Quando cheguei, vi uma movimentação estranha entre os rapazes e por medo e um pouco de curiosidade me escondi atrás de uma árvore, observei tudo de longe com os ouvidos apurados.
— ... Quem trás uma bíblia para a escola? – Um dos jogadores que não me recordo o nome ria alto para um garoto de xadrez azul, que o olhava sem demonstrar sentimento algum.

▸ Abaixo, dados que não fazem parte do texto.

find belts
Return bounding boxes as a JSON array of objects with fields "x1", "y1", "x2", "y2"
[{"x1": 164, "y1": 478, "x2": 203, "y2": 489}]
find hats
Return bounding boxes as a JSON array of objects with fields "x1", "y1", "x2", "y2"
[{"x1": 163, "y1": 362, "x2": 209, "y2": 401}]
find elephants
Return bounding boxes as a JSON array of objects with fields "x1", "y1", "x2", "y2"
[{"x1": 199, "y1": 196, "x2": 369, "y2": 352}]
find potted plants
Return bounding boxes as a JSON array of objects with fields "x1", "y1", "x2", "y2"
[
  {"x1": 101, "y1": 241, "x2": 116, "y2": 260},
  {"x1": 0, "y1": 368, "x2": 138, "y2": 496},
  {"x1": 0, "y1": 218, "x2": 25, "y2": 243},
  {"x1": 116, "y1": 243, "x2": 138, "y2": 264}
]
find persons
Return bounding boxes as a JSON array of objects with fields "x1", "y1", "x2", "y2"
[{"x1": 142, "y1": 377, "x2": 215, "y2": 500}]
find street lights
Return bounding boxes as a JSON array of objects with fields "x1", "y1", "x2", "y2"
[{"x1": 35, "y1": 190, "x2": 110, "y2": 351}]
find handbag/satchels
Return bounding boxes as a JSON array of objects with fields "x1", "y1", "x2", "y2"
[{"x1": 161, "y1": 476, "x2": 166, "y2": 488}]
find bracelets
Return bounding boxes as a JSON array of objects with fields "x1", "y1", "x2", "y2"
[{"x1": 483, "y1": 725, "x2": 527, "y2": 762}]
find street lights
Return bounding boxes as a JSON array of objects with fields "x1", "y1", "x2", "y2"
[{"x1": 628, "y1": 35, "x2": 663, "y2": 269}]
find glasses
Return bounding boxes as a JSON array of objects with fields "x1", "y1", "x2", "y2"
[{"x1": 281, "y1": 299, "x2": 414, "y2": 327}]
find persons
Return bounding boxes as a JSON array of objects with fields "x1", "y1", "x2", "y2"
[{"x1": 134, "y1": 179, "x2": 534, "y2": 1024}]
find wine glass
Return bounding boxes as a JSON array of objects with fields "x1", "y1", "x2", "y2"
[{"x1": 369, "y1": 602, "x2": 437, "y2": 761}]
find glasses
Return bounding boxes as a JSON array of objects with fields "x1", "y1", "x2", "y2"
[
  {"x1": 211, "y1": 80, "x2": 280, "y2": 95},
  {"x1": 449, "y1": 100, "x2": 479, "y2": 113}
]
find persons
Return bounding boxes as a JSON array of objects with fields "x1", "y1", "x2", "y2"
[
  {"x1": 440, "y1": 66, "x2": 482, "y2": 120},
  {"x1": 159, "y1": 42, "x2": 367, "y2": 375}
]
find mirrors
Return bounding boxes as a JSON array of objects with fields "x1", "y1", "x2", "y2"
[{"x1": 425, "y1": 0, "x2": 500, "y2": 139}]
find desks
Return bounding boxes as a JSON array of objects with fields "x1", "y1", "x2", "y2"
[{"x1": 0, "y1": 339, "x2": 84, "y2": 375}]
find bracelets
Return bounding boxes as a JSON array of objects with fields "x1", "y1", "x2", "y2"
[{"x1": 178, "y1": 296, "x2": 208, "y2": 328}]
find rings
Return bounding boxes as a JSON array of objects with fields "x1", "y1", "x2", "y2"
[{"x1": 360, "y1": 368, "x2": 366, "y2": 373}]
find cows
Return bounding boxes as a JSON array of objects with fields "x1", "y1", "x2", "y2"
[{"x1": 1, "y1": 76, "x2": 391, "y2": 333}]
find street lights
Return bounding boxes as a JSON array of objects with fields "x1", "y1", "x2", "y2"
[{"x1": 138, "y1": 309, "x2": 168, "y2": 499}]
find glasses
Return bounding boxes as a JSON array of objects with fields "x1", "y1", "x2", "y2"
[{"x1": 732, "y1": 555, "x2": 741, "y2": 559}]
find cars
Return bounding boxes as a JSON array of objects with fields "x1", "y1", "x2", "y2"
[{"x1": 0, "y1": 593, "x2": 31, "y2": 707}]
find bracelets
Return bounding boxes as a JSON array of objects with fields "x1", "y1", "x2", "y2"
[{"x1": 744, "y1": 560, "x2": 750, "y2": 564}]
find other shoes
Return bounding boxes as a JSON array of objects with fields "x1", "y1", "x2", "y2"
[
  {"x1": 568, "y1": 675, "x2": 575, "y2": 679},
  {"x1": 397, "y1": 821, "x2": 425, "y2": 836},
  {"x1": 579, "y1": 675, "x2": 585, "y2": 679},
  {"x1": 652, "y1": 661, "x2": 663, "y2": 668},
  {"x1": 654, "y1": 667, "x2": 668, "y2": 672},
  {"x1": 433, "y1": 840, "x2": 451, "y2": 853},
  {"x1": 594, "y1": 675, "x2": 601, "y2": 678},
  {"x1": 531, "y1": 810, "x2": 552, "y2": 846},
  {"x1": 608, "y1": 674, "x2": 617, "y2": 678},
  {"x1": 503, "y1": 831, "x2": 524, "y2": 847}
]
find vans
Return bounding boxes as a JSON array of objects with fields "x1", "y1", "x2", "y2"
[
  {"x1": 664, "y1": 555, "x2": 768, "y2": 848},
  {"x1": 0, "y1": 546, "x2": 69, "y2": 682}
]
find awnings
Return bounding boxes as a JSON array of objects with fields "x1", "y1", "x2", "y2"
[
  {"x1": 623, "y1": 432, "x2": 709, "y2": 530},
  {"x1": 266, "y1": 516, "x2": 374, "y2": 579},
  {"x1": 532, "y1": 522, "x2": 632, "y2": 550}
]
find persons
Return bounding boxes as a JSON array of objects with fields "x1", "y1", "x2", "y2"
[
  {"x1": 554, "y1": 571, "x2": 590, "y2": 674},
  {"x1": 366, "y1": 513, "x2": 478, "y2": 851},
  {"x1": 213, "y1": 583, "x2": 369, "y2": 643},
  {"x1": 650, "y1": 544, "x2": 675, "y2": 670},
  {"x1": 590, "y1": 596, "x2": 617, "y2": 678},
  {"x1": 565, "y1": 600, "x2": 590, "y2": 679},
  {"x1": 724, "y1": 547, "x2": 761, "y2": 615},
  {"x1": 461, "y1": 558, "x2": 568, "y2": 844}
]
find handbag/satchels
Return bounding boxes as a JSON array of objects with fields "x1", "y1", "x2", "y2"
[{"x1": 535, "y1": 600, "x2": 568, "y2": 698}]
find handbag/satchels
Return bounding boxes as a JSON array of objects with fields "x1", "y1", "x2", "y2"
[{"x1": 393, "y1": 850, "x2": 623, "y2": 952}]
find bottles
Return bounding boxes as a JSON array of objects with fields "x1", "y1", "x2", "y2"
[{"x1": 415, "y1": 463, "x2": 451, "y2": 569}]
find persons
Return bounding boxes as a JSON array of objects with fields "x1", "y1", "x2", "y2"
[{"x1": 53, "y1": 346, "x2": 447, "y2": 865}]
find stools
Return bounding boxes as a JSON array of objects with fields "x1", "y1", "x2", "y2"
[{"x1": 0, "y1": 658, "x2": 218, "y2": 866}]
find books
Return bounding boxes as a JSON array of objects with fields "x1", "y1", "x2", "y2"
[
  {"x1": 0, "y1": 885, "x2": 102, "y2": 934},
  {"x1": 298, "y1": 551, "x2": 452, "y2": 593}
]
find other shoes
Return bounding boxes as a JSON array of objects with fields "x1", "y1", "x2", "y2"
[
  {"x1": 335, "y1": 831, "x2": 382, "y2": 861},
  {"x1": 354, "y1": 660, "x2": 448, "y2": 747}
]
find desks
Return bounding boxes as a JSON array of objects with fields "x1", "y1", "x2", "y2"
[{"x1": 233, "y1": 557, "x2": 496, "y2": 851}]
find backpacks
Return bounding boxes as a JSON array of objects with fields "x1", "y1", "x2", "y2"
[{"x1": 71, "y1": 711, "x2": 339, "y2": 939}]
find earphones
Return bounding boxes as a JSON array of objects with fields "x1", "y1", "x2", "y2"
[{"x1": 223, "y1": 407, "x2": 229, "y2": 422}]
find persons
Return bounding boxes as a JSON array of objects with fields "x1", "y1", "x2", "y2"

Eu o conhecia, era Dereck. Um jovem de uma das igrejas filiais da minha. Aquela era claramente uma situação de bullying, infelizmente frequente na escola. Eu queria entrar naquela rodinha de merda e acabar com aquilo, mas estava curiosa para saber o que você faria. Quem você era Scott? Alguém que ajudava nessas situações? Você fazia essas situações?
As atenções voltaram para você, eu não era a única esperando uma resposta, eles eram telespectadores da sua vida tanto quanto eu, você era o capitão do time, tinha a pedra na mão e todos esperavam você atirar para começar. Sua expressão era neutra, não expressava nada tanto quanto Dereck.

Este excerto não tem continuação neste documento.